There is IoT device sending messages to Kafka in Avro type with the value of some metric that has to be within some limits:
{
"namespace": "net.zylklab.flink.sandbox.broadcaststate.pojo",
"type": "record",
"name": "Event",
"fields":
[
{"name": "var_id", "type": ["null","string"], "default": null},
{"name": "var_name", "type": ["null","string"], "default": null},
{"name": "value", "type": ["null","double"], "default": null},
{"name": "ts", "type": ["null","long"], "default": null}
]
}
These value's max and min limit could change over time so there is another Kafka topic where limit changes are published also in Avro type:
{
"namespace": "net.zylklab.flink.sandbox.broadcaststate.pojo",
"type": "record",
"name": "Limit",
"fields":
[
{"name": "var_id", "type": ["null","string"], "default": null},
{"name": "var_name", "type": ["null","string"], "default": null},
{"name": "max_limit", "type": ["null","double"], "default": null},
{"name": "min_limit", "type": ["null","double"], "default": null}
]
}
The Flink job consumes from both topics and process events comparing its values with its limits. When a new limit is published to Kafka, the job updates the limit without the need of restarting the job.
There is a IoT device counting the numbers of different events in a zone (for example the number of cars, bicycles and motorbikes crossing a point). These events are sent to a Kafka topic, serialized as Avro type events. This is simulated as events sent to a Kafka topic from NiFi flow. These events are not produced in an orderly fashion and, in varous processes this can be a problem.
The class net.zylklab.flink.sandbox.unordered_events.UnorderedEventsJob
defines a Flink job that consumes unordered data from a Kafka topic, arrange it and it sent the ordered data back to a Kafka topic.

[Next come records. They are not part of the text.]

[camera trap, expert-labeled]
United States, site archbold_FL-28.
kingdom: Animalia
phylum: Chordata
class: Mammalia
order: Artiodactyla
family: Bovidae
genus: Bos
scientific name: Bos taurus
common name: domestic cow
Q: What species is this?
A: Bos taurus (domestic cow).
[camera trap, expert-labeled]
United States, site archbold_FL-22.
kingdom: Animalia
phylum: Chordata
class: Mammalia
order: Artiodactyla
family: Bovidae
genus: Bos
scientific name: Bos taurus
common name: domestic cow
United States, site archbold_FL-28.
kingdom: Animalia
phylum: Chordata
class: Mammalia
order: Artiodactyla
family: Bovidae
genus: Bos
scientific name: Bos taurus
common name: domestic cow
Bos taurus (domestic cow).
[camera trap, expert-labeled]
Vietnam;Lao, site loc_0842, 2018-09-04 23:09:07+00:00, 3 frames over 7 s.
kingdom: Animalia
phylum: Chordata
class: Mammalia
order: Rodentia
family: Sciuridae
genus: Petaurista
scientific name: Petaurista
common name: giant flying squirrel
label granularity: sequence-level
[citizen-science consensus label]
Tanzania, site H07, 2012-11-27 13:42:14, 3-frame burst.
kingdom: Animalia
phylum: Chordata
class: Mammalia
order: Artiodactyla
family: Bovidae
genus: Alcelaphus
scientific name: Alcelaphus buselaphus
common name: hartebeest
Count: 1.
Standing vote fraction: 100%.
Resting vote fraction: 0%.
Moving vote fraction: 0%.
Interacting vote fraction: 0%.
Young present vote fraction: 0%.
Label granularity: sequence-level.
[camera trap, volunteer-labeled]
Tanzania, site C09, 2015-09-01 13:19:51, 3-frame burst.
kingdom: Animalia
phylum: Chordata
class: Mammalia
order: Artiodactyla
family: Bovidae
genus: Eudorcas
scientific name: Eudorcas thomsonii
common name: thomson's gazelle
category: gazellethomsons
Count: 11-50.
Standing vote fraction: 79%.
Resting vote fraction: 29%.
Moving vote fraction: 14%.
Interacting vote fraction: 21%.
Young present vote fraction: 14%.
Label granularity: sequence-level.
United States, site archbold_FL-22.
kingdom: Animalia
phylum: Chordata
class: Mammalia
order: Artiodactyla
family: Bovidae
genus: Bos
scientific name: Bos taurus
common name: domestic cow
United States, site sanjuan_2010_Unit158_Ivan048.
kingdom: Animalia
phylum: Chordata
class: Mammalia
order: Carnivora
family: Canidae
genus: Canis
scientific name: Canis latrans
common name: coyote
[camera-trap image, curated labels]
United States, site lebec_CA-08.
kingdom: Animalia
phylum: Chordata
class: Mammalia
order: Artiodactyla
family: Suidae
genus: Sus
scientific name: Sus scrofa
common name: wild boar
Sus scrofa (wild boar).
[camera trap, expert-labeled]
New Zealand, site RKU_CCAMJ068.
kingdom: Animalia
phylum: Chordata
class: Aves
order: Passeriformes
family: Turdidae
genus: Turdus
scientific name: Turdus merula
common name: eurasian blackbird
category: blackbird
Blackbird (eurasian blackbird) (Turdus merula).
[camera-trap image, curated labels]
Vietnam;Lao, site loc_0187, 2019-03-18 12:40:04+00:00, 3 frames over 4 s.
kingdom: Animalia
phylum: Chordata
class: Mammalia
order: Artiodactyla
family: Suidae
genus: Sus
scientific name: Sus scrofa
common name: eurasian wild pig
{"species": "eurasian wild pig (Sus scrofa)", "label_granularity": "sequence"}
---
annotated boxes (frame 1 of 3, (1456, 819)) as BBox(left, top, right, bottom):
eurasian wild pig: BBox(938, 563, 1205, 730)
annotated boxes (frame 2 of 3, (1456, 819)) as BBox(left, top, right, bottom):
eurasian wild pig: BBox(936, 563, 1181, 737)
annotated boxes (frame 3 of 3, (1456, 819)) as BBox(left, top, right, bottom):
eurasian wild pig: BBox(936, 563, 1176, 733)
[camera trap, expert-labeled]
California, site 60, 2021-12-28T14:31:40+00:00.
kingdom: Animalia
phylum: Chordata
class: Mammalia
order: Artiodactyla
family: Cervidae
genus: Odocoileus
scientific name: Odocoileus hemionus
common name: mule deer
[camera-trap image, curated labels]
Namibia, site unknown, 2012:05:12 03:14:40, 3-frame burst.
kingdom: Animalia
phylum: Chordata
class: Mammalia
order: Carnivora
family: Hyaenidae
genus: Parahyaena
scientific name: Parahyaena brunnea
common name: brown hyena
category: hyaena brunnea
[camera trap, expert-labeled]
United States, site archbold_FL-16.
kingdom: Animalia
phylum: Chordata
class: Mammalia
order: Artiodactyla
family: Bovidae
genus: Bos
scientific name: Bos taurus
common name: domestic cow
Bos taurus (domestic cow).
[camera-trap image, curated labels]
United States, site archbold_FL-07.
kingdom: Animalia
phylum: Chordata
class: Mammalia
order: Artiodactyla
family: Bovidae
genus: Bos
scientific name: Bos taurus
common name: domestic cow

In order to do that, this class uses the net.zylklab.flink.sandbox.unordered_events.BufferedKeyedProcessFunction
class.
The main parameters to take in count are located in net.zylklab.flink.sandbox.unordered_events.UnorderedEventsJob
:
private static final Integer WATERMARK_INTERVAL_MS = 500;
private static final Integer MAX_OUT_OF_ORDERNESS_MS = 1000;
private static final Integer MAX_WAIT_FOR_EVENTS_SEC = 60;
where
- WATERMARK_INTERVAL_MS: the interval (time) in which the watermark will be updated.
- MAX_OUT_OF_ORDERNESS_MS: the maximum time it takes for a watermark to launch for the first time, allows waiting for messy events to arrive without getting lost.
- MAX_WAIT_FOR_EVENTS_SEC: When consuming from a Kafka topic with more than one partition, it can happen that a partition stops sending events (this usually happens when topic is partitioned by key). This MAX_WAIT_FOR_EVENTS_SEC defines the time that the job will wait for new data from each partition.